Overview
Prompt playgrounds are too simple
Prompt playgrounds work for single prompts. You edit text, test it, deploy it.
Real applications are not single prompts. A RAG pipeline retrieves documents, ranks them, generates a response. An agent picks tools and chains steps. A classifier runs multiple prompts in parallel and combines results.
These applications have many parameters: retrieval settings, model choices, thresholds, aggregation rules. A prompt playground cannot represent them.
The problem
When subject matter experts want to improve prompts, they need engineers. Every change requires editing code, deploying, testing. The back-and-forth is slow.
Evaluations run on isolated prompts. But a prompt that scores well alone might fail when combined with retrieval or aggregation. You do not know until production.
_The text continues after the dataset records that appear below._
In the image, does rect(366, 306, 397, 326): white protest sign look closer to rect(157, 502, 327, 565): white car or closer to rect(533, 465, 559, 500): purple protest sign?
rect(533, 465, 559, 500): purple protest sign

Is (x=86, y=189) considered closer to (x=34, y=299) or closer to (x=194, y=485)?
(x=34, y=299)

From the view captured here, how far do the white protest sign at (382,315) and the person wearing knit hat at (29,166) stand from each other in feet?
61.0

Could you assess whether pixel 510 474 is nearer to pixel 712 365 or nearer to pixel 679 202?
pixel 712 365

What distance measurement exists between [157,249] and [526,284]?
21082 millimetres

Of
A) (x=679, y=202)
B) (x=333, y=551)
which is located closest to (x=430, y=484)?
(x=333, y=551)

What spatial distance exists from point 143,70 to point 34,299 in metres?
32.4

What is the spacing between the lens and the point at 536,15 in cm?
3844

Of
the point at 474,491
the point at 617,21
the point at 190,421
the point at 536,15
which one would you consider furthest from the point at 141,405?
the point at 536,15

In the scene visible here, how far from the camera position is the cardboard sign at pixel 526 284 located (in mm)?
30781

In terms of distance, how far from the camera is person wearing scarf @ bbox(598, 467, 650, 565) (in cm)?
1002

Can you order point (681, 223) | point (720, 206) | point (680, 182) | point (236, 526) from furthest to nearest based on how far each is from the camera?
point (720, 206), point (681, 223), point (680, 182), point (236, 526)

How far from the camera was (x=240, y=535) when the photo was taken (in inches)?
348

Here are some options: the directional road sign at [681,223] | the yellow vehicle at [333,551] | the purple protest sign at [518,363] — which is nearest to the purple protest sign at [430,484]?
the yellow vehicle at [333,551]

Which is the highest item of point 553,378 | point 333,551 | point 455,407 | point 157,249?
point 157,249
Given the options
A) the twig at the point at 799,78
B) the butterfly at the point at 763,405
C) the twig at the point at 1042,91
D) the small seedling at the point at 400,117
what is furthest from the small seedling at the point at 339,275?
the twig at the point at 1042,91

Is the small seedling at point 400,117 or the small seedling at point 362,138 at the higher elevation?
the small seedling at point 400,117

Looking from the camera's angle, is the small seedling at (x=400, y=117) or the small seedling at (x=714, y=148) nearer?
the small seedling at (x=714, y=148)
When something finally works, someone copies the configuration to production code. There is no shared source of truth. Things drift.
Custom workflows
Custom workflows let you build a playground for your actual application.
You wrap your existing code with a thin interface. Agenta calls your code and shows a UI for the configuration. Subject matter experts edit prompts and parameters. They see real outputs. Engineers own the business logic.
This gives you:
- SMEs iterate on the real workflow, not an approximation
- Evaluations test the complete pipeline
- Configuration is versioned
- Production uses the same configuration that was tested
How it works
You run your own server with the Agenta SDK. Agenta calls your server with the current configuration. Your code runs and returns the result.
In development, you run the service on your infrastructure and expose it (using ngrok or similar) so that the PM can use the playground. Agenta sends requests to your service with the configuration. Your service runs the business logic and calls your LLM gateway.
In production, you fetch the configuration from Agenta and run independently. Agenta is not in your request path. See Integration for details.
What you can configure
The SDK provides types for common parameters:
- PromptTemplate: Messages, model, temperature, and other LLM settings
- Floats and integers: Thresholds, limits, with validation
- Booleans: Flags and toggles
- Choices: Dropdowns for model selection or algorithm variants
You define configuration as a Pydantic model. Agenta renders UI controls for each field.
FAQ
What languages are supported?
Python only for now.
Does my function need to return a specific type?
Yes. The entry point function must return a str.
Does Agenta host my workflow?
No. You run your own server. Agenta connects to it via the URL you provide.
How long does setup take?
About an hour with existing code. Less with a template.
Can I use my existing framework?
Yes. Langchain, LlamaIndex, Haystack, or plain Python. Any model provider.
What about my LLM gateway?
Your code calls your gateway directly. Agenta manages configuration. It does not proxy LLM calls.